Does ndata source values need to be sorted before doing “self.graph.ndata[ … ] = torch.tensor(…)”? Just to be sure.

Rhett-Ying · March 16, 2023, 12:37am

why do you sort the original ndata before constructing the DGLGraph? I think you could just construct the graph first, then remove those nodes whose feat/label is -1. After this, you could further filter the isolated nodes from the new graph and remove them from it. No sort at all.

Another thing I noticed is you used | instead of & when filter isolated nodes, is this what you mean to do?

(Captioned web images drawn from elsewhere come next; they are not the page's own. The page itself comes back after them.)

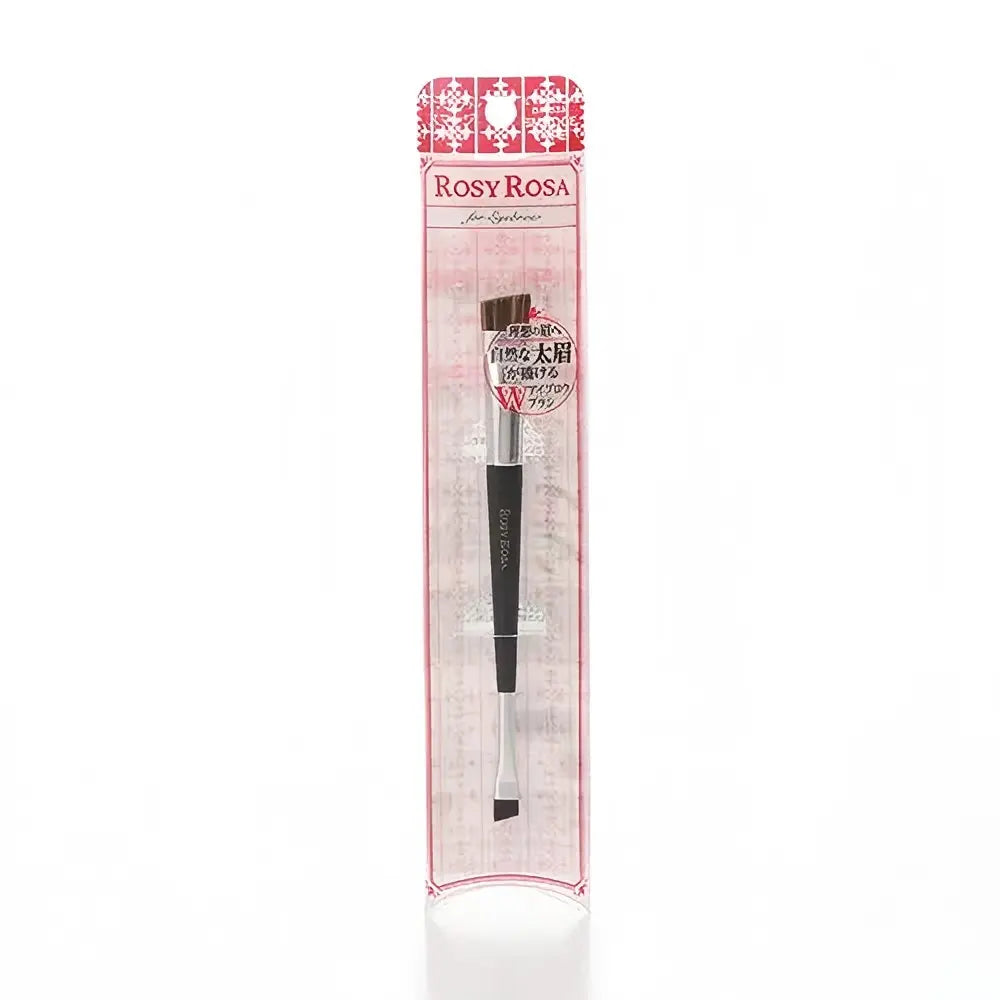Rosy Rosa Double Ended Eyebrow Brush Smudge 1pcs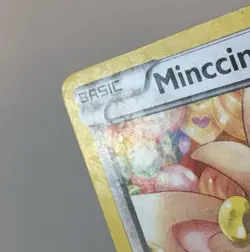 Minccino RC18/RC25 Legendary Treasures Radiant Collection Pokemon TCG Dmg - Image 2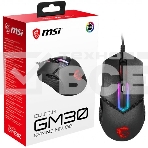 Мышь проводная MSI Clutch GM30 черный, 6200 dpi, USB, кнопки - 6, фото5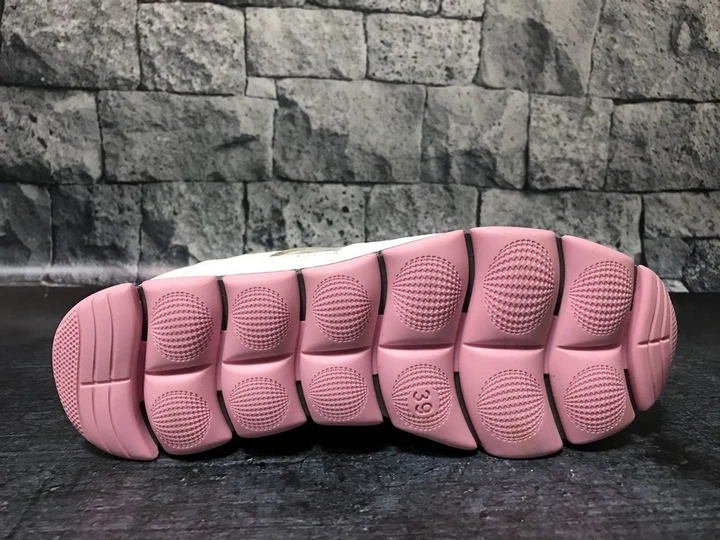 Кросівки Bistfor 64000/224/411 40 (26 см) Біло-сріблясті - Фото 11 Кросівки Bistfor 64000/224/411 40 (26 см) Біло-сріблясті - изображение 11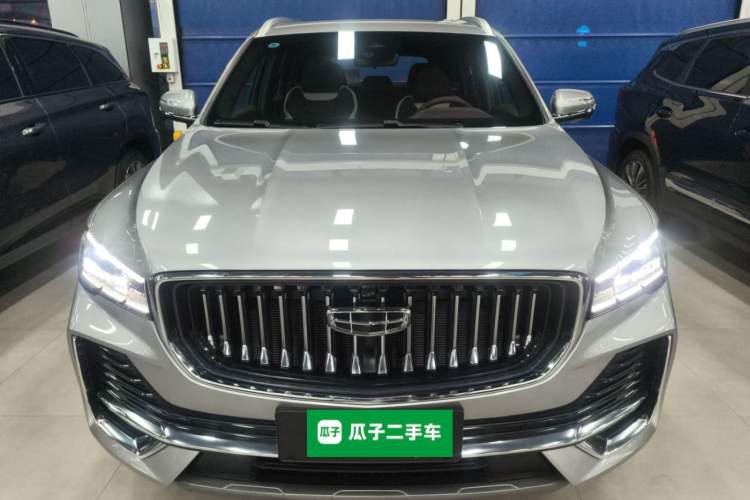 Used Geely Auto Monjaro L 2024 2.0TD High-Power Automatic Two-Wheel Drive Yunqi Version Front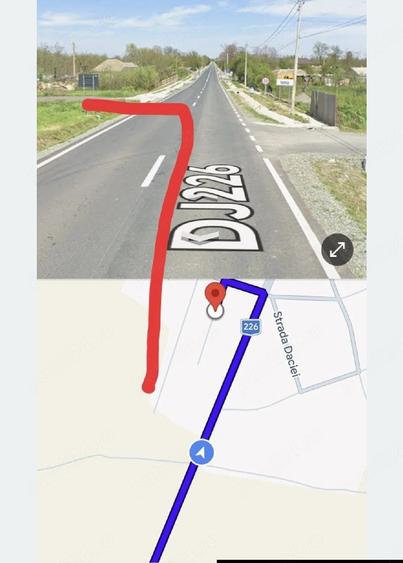 Teren de 1478 mp, în Istria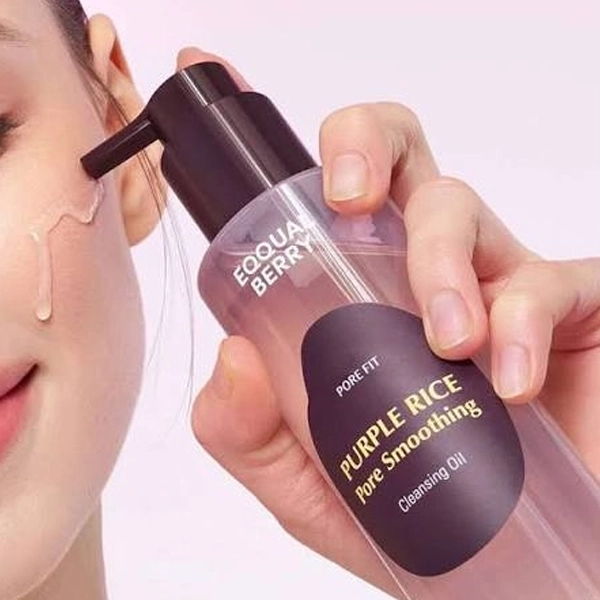 EQQUALBERRY PUROLE RICE PORE SMOOTHING CLEANSING OIL 200 ML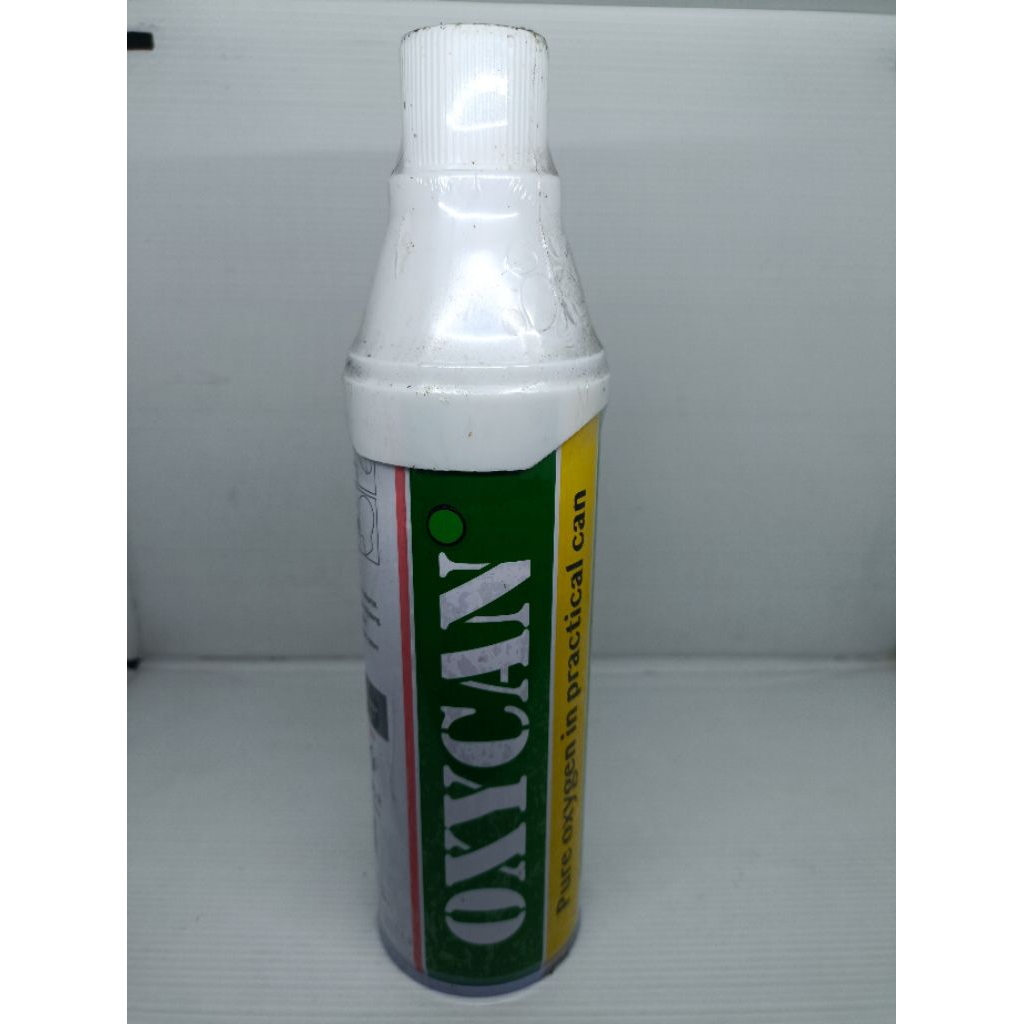 OXYCAN pure Oxygen in practical can kaleng 500 cc
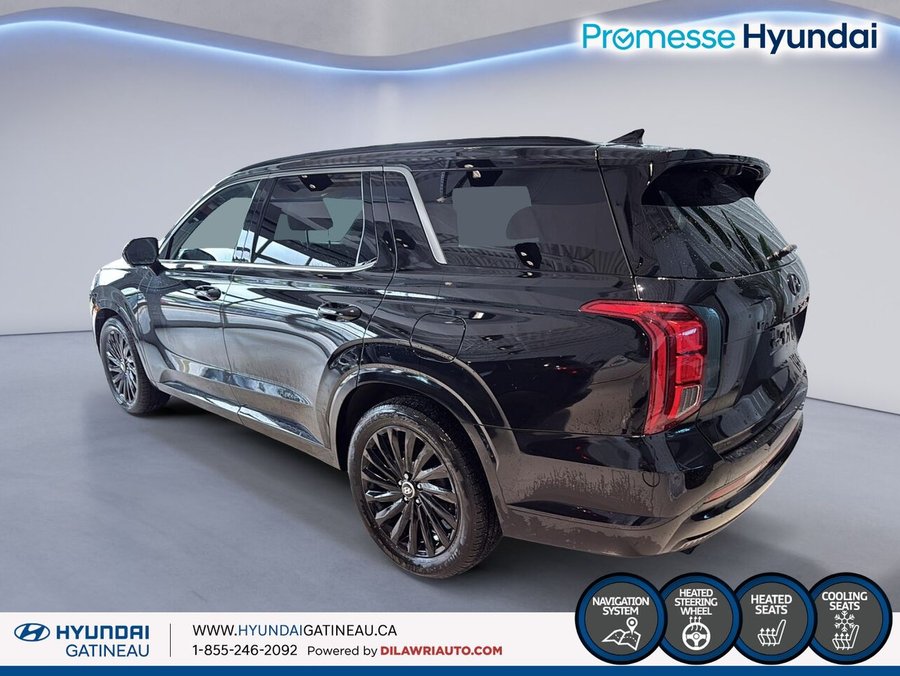 Hyundai Palisade 2025 2025 Noir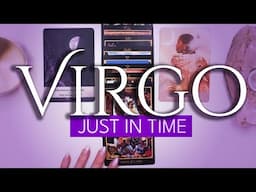 VIRGO TAROT READING | "AN URGENT TIME SENSITIVE READING, ACT NOW!" JUST IN TIME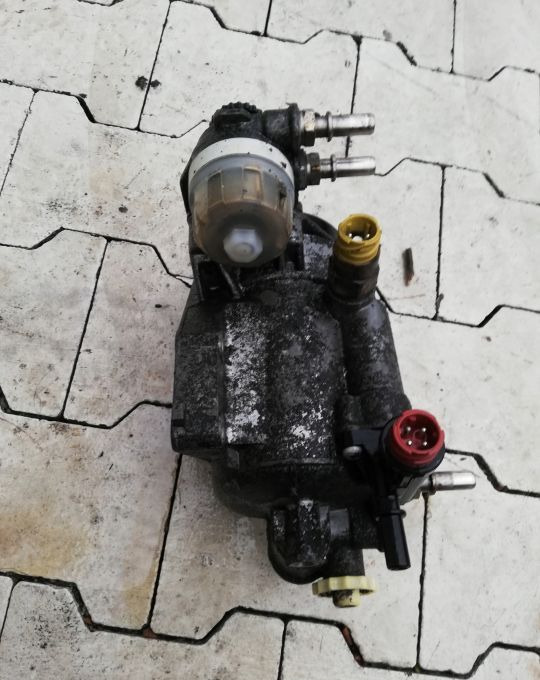 MAN TGX TGS TGA TGL OBUDOWA PODSTAWA FILTRA PALIWA - Filtro de combustible para Camión: foto 2 MAN TGX TGS TGA TGL OBUDOWA PODSTAWA FILTRA PALIWA - Filtro de combustible para Camión: foto 2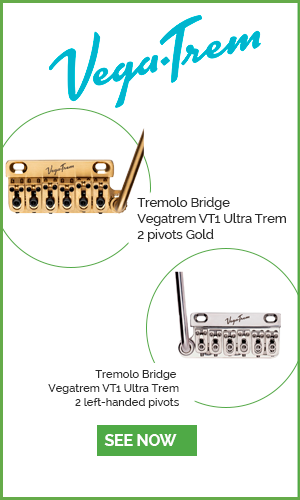 Tremolo Bridge Vega-Trem VT1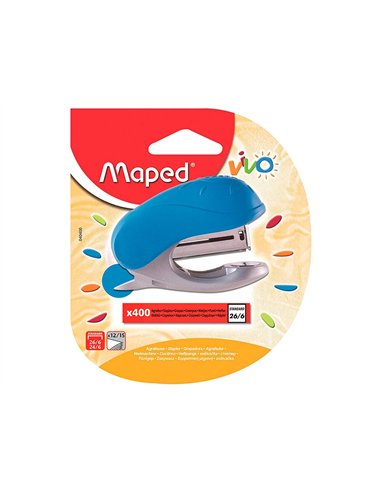 MINI AGRAFEUSE MAPED VIVO N10 400 AGRAFES EN BLISTER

gudeh · March 16, 2023, 1:12am

I sorted the source data because the values are unordered with relation to their ID. Isn’t this a requirement to build the graph properly?

gudeh · March 16, 2023, 3:49pm

I mean, to even construct the graph (your first tip), I need to sort my data either way. Considering it is not sorted with relation to the ID. Correct?

You can see here how my data looks when unsorted. Notice how it already starts with the node with ID 1857.

Rhett-Ying · March 23, 2023, 2:25am

I sorted the source data because the values are unordered with relation to their ID. Isn’t this a requirement to build the graph properly?

the value you mean here is the node data/feature? the id field is used to identify node IDs and edges are constructed from these IDs? And any other fields in your table are regarded as node data/feature. Is this what you want?

could you share a minimum repro including the table, code snippet?

system · April 22, 2023, 2:25am

This topic was automatically closed 30 days after the last reply. New replies are no longer allowed.